• **Textauszug**
-------------------------
„Schon schön“ sagt der Einfamilienhausbesitzer zum Vorschlag, die Fassade mit einer Komposition aus Besenstrichputz und Farbfeldern in unterschiedlichen distinguierten Graunuancen zu veredeln. Am Ende entscheidet er sich für einen Kratzputz und ein gebrochen weißes Finish. „Hm, ja, außergewöhnlich“, befindet eine andere Hausherrin den Vorschlag, ihren skandinavischen Wohnzimmereinrichtungsstil mit einer Akzentwand in hellem nordischen Petrol zu kombinieren, durch eine Tapete mit abstrakten Baummotiven zu einem Raumbild zu vollenden und mit einem Designboden in dünenhaften Texturen das Tüpfelchen auf dem i zu setzen. Was beauftragt wird? Das nordische Petrol darf umgesetzt werden, der Rest fällt weg.
Gespür für die Gesamtwirkung fehlt oft
Natürlich können auch Kostengründe für solch typische Reduktionen eines Farbkonzepts verantwortlich sein. Doch in viel zu vielen Fällen werden Gestaltungsvorschläge aus anderen Gründen eingedampft: Speziell Privatkundschaft tut sich schwer damit, die Gesamtwirkung eines Entwurfs allein aufgrund von kleinflächigen Mustern einzuschätzen. Ihr fehlt die Routine und die Expertise des Fachhandwerkers in Gestaltungsfragen. Oft fällt es ihr schwer, sich eine Gestaltung bildlich und dreidimensional vorzustellen und sich zwischen verschiedenen Möglichkeiten zu entscheiden. An dieser Stelle sind visuelle Veranschaulichungen das Mittel der Wahl. Welche bieten sich an?
-------------------------
• **Auszüge aus Einträgen**
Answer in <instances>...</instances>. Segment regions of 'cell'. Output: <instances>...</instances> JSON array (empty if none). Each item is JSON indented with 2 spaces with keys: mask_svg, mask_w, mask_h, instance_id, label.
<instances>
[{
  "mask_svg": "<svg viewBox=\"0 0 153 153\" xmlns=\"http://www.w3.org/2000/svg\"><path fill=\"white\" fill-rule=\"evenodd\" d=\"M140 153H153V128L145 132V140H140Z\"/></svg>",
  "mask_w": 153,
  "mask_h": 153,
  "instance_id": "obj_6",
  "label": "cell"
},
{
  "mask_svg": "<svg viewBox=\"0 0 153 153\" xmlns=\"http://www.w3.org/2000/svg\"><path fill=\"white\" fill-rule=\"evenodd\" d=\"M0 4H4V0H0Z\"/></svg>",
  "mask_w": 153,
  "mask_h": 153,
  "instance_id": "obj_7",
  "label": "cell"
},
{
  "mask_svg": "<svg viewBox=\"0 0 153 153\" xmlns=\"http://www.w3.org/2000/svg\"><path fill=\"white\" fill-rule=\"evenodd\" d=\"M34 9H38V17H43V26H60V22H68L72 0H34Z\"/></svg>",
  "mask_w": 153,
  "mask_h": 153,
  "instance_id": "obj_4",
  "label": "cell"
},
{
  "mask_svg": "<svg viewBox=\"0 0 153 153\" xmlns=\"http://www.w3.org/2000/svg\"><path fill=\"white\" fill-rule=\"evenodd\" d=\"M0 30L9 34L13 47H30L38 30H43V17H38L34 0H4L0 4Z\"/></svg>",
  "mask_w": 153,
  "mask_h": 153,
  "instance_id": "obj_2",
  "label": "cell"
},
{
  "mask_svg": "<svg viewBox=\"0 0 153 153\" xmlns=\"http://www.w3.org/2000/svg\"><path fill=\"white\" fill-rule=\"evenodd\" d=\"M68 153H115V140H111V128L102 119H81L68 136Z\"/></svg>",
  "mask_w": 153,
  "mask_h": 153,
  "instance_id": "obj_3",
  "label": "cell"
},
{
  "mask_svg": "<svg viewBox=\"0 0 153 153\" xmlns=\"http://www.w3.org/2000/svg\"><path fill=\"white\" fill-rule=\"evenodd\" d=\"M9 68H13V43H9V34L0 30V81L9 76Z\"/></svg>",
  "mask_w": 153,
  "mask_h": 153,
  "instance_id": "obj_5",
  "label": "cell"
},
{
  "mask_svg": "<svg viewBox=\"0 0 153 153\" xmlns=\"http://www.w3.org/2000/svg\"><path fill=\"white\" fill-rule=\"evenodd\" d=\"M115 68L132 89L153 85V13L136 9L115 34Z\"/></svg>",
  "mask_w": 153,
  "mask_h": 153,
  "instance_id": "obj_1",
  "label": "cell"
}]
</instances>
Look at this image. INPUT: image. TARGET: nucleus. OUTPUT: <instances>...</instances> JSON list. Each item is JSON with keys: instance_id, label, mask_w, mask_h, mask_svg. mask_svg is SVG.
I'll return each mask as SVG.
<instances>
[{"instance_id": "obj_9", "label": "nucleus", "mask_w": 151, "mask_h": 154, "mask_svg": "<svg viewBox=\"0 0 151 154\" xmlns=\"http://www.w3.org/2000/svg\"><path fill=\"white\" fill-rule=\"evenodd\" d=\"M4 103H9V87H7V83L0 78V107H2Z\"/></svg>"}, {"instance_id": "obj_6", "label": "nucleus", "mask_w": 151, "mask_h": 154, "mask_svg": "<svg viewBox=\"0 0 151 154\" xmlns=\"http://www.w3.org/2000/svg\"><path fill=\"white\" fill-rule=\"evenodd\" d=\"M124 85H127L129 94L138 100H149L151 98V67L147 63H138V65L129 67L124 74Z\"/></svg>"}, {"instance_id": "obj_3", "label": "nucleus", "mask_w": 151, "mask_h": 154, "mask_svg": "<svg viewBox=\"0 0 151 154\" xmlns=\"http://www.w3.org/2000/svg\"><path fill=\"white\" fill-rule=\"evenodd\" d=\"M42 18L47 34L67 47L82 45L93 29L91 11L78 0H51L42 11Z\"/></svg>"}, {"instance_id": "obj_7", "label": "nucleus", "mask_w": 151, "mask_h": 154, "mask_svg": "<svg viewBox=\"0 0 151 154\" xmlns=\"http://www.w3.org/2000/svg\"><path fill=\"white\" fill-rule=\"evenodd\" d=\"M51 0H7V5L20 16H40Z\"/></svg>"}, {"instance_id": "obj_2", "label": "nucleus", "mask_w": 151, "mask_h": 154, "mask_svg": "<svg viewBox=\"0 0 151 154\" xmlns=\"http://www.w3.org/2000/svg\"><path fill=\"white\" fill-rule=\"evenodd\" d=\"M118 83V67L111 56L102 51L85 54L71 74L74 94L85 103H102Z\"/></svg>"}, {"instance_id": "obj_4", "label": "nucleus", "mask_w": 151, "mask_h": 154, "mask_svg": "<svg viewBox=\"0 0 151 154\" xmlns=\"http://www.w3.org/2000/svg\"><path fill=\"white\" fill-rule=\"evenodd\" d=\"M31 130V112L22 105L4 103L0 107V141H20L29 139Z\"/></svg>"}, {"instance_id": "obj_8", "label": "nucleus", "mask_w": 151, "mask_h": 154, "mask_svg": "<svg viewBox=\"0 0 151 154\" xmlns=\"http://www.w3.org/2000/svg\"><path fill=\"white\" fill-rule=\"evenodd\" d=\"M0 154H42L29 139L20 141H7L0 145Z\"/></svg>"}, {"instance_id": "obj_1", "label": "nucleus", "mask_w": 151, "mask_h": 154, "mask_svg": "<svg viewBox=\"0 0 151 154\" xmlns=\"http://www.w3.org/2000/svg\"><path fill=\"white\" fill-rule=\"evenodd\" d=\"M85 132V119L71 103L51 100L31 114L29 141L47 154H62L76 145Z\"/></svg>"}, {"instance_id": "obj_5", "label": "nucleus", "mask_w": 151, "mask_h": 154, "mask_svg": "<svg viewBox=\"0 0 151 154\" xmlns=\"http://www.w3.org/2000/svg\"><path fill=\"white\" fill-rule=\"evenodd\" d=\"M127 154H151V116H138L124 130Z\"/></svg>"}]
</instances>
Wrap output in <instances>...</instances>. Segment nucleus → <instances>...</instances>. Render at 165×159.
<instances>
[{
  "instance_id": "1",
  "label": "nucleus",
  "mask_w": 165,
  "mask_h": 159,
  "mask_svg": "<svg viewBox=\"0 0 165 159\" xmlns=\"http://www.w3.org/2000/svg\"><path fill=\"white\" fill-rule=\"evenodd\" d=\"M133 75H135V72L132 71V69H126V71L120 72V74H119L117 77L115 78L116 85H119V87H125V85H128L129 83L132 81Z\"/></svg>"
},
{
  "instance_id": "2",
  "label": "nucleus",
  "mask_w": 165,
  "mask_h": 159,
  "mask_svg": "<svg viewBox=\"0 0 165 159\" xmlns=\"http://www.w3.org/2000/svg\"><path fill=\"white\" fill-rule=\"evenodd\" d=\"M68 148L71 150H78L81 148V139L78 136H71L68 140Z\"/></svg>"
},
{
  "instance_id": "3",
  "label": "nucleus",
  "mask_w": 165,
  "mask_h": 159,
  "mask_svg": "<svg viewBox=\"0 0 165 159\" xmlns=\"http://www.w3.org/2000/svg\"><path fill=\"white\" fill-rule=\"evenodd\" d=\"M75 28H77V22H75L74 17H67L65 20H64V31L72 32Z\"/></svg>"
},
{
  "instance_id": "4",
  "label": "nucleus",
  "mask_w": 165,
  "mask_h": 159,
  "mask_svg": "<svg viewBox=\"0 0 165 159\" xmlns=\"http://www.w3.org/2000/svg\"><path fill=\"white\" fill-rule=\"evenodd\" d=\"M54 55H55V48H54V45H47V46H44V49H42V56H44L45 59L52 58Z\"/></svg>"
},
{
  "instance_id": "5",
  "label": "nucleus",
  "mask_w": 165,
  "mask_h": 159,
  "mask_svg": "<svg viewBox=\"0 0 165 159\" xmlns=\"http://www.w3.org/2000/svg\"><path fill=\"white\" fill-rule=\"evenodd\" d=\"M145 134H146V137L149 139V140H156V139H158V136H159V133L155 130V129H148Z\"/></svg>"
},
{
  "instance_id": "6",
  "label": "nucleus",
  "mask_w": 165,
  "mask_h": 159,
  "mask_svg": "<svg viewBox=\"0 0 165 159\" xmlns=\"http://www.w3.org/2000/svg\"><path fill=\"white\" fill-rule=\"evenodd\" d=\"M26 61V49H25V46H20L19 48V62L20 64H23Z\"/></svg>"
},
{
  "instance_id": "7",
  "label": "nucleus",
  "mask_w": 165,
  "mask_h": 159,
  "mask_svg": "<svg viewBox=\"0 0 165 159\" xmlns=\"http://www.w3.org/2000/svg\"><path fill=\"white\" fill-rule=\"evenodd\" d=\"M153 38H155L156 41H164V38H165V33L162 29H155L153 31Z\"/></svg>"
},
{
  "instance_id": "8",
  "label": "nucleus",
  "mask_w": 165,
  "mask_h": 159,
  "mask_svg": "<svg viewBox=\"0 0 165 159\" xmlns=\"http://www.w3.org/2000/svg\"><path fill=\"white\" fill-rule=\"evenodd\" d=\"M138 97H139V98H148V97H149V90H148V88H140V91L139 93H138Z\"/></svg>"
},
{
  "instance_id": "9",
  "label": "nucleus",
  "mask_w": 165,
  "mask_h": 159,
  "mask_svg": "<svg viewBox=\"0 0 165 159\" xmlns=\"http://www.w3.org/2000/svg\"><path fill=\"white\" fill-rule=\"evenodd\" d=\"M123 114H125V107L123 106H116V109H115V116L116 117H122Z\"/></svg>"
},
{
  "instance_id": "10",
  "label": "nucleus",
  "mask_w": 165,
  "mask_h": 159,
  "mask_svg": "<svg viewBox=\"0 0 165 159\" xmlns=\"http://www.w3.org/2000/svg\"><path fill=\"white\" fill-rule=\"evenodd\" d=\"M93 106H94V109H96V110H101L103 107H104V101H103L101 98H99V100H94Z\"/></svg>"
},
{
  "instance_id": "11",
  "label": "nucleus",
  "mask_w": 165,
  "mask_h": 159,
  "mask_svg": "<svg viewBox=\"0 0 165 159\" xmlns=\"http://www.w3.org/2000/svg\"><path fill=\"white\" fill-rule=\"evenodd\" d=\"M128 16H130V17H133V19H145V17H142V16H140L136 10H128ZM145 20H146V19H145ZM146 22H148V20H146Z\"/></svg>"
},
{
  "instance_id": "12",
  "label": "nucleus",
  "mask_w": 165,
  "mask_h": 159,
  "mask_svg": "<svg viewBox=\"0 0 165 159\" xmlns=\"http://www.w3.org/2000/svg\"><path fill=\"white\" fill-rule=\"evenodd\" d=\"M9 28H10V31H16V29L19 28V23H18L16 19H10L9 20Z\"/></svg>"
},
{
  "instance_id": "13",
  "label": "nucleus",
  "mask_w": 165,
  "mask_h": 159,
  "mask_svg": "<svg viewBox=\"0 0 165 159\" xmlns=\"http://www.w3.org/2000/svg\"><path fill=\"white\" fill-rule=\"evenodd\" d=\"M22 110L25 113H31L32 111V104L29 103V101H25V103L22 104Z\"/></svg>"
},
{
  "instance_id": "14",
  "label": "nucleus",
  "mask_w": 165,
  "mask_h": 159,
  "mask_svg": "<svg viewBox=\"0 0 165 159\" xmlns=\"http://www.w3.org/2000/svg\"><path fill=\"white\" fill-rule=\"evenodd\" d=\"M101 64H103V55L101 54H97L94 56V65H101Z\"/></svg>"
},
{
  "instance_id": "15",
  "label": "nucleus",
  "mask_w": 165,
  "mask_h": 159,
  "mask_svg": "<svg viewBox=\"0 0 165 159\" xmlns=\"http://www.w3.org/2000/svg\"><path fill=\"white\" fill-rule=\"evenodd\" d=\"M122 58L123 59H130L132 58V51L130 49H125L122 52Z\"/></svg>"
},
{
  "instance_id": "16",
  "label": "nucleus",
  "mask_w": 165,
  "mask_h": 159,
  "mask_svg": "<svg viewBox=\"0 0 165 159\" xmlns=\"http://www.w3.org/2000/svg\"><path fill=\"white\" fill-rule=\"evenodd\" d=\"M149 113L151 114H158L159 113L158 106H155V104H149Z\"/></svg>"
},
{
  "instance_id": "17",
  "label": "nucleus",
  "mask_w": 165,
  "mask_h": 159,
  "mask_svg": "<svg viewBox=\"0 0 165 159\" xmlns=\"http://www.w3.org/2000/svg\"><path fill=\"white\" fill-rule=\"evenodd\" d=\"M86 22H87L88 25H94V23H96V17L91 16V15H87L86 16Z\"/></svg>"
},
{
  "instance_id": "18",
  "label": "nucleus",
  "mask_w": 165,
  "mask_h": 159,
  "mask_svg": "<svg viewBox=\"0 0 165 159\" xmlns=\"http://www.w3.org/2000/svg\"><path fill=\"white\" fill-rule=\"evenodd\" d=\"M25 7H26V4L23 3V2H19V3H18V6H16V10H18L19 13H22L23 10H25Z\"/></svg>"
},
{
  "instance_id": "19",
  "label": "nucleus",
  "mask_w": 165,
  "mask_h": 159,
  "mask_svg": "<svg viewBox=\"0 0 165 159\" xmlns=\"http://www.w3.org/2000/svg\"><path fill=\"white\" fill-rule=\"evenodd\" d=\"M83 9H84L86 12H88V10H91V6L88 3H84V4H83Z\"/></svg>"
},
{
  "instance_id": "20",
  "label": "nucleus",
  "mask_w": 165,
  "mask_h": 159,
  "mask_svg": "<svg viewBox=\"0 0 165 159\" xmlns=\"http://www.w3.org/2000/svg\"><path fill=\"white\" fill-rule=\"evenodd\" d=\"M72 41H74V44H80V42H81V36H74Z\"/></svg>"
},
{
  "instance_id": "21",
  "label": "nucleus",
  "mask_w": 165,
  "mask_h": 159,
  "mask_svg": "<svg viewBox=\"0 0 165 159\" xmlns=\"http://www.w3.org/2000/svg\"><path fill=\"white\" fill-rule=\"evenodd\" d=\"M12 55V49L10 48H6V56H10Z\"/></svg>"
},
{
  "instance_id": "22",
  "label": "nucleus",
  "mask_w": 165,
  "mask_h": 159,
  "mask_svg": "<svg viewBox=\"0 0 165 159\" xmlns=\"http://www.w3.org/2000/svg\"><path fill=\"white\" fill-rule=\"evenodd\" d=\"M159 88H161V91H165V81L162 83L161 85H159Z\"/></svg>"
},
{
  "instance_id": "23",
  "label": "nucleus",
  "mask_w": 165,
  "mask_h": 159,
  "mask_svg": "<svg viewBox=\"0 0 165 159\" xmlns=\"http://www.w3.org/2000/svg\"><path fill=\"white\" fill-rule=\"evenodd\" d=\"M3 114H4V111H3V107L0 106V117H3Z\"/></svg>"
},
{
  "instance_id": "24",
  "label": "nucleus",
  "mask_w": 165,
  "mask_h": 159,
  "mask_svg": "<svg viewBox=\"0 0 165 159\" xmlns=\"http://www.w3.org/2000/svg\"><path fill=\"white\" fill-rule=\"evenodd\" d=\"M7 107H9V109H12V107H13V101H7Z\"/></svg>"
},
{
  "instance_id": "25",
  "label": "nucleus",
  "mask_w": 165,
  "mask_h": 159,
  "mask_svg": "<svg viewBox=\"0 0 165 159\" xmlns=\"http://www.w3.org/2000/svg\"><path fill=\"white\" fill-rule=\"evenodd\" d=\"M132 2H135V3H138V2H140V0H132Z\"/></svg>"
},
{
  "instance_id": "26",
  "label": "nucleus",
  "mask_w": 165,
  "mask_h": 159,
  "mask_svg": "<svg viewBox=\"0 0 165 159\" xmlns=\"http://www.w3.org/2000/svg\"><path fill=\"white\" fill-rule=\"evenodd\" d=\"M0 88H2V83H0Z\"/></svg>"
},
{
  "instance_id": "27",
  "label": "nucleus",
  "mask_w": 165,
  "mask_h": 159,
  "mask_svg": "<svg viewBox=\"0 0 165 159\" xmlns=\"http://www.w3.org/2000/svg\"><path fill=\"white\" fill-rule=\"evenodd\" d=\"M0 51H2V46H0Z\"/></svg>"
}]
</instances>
-------------------------
• **Aufgaben**
a) Schreib den Textauszug ab den Worten „Gespür für die“ neu und hör nach „bieten sich an?“ auf. Setz dabei „private Kundschaft“ an die Stelle von „Privatkundschaft“.
b) Wofür entscheidet sich der Einfamilienhausbesitzer im Textauszug am Ende?

• **Lösungen**
a)
Gespür für die Gesamtwirkung fehlt oft
Natürlich können auch Kostengründe für solch typische Reduktionen eines Farbkonzepts verantwortlich sein. Doch in viel zu vielen Fällen werden Gestaltungsvorschläge aus anderen Gründen eingedampft: Speziell private Kundschaft tut sich schwer damit, die Gesamtwirkung eines Entwurfs allein aufgrund von kleinflächigen Mustern einzuschätzen. Ihr fehlt die Routine und die Expertise des Fachhandwerkers in Gestaltungsfragen. Oft fällt es ihr schwer, sich eine Gestaltung bildlich und dreidimensional vorzustellen und sich zwischen verschiedenen Möglichkeiten zu entscheiden. An dieser Stelle sind visuelle Veranschaulichungen das Mittel der Wahl. Welche bieten sich an?

b) Für einen Kratzputz und ein gebrochen weißes Finish.